## What this exercise asks
A) In the article on secured debt in Chapter 7 bankruptcy, why does a debtor who surrenders the car or personal property no longer have to pay that debt after the discharge?
B) Continue the article on secured debt in Chapter 7 bankruptcy, starting after its last sentence.

## Reading passage
--------

Secured Debt in Chapter 7 Bankruptcy – What Are Your Options?
For those who qualify, Chapter 7 bankruptcy can be a very effective way to obtain debt relief in a relatively short period of time. One of the benefits of filing a Chapter 7 bankruptcy is that you can eliminate most unsecured debt, while also keeping your car, personal property and other secured debt through the process of redemption or reaffirmation.
If you are contemplating a Chapter 7 and have secured debt, such as a home mortgage or car loan, you have to make some important decisions. As a Chapter 7 debtor, you have the following options when it comes to secured debt:
- Option 1: Surrender the car or personal property. By surrendering your interest in the property, the debt converts to an unsecured liability that can be discharged through the bankruptcy. After the discharge, you will no longer have to pay this debt.
- Option 2: Redeem the debt by paying the fair market value of the property, subject to approval by the creditor and Court, and then make a lump sum payment before the conclusion of the case.
- Option 3: Reaffirm the secured loan to keep the secured property and continue making payments according to the existing payment plan, as if no bankruptcy had been filed.

--------

[Questions on scene geometry]
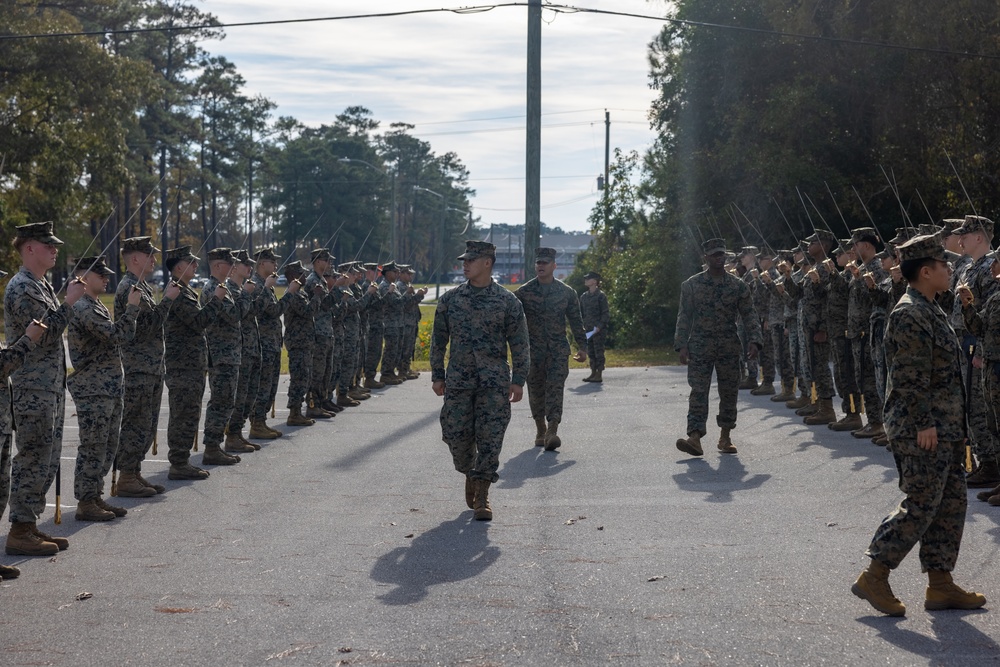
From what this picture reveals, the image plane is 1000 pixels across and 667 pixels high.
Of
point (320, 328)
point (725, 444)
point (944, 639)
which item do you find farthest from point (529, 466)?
point (944, 639)

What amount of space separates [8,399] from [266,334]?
697 cm

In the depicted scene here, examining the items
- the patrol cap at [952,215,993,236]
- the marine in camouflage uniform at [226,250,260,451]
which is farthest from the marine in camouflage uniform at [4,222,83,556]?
the patrol cap at [952,215,993,236]

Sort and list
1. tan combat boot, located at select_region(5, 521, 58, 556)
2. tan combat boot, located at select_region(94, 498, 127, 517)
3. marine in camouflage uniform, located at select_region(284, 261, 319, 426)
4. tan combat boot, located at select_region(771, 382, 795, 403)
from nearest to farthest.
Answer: tan combat boot, located at select_region(5, 521, 58, 556)
tan combat boot, located at select_region(94, 498, 127, 517)
marine in camouflage uniform, located at select_region(284, 261, 319, 426)
tan combat boot, located at select_region(771, 382, 795, 403)

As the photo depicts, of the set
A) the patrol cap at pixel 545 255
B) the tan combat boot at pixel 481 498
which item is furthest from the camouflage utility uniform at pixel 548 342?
the tan combat boot at pixel 481 498

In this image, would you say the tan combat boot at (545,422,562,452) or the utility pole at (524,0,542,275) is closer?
the tan combat boot at (545,422,562,452)

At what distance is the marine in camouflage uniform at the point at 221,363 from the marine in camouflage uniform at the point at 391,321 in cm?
974

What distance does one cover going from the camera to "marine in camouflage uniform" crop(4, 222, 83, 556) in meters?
8.41

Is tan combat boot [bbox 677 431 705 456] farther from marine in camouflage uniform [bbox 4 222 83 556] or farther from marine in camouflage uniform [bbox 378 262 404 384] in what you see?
marine in camouflage uniform [bbox 378 262 404 384]

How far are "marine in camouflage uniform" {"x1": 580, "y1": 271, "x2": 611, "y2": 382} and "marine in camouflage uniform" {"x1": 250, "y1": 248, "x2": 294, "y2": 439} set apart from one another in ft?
29.0

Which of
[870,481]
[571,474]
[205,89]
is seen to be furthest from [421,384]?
[205,89]

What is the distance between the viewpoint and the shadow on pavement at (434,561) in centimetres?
761

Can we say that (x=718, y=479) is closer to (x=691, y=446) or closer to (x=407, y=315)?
(x=691, y=446)

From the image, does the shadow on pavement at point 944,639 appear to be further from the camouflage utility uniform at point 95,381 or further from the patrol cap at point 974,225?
the camouflage utility uniform at point 95,381

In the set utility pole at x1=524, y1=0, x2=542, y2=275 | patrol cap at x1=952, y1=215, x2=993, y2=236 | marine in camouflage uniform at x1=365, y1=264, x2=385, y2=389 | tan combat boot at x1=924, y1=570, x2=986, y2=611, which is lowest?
tan combat boot at x1=924, y1=570, x2=986, y2=611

--------

## Task results
A) Surrendering the debtor's interest in the property turns the debt into an unsecured liability. Unsecured liabilities can be discharged through the bankruptcy, so the debtor no longer owes it after the discharge.

B)
- Option 4: Continue paying the debt without redemption or reaffirmation, subject to potential problems with your credit and the lender.
Redemption in Chapter 7 Bankruptcy
Redemption is the process by which you can legally buy back your debt from the creditor to avoid losing the collateralized property. Redemption is typically used for vehicles, where the fair market value of the car is less than the amount owed on the loan.
With redemption, you determine the value of the property (usually from valuation guides, such as Kelley Blue Book or NADA for vehicles). If the lender agrees to the value or you obtain an order from the bankruptcy court confirming the value, you can pay this amount and discharge the balance owed on the loan. Once paid, you will own the car or other property free and clear.
If you’re filing for Chapter 7 relief, you probably don’t have the have the ability to make a lump-sum payment. This is the main drawback to redemption of your secured property. However, there are lenders that can assist with redemption loans. So if the value of your property is far less than the amount owed, a redemption loan could make sense. In many cases, the redemption loan will save you money, and the attorney fees can be spread through the new loan.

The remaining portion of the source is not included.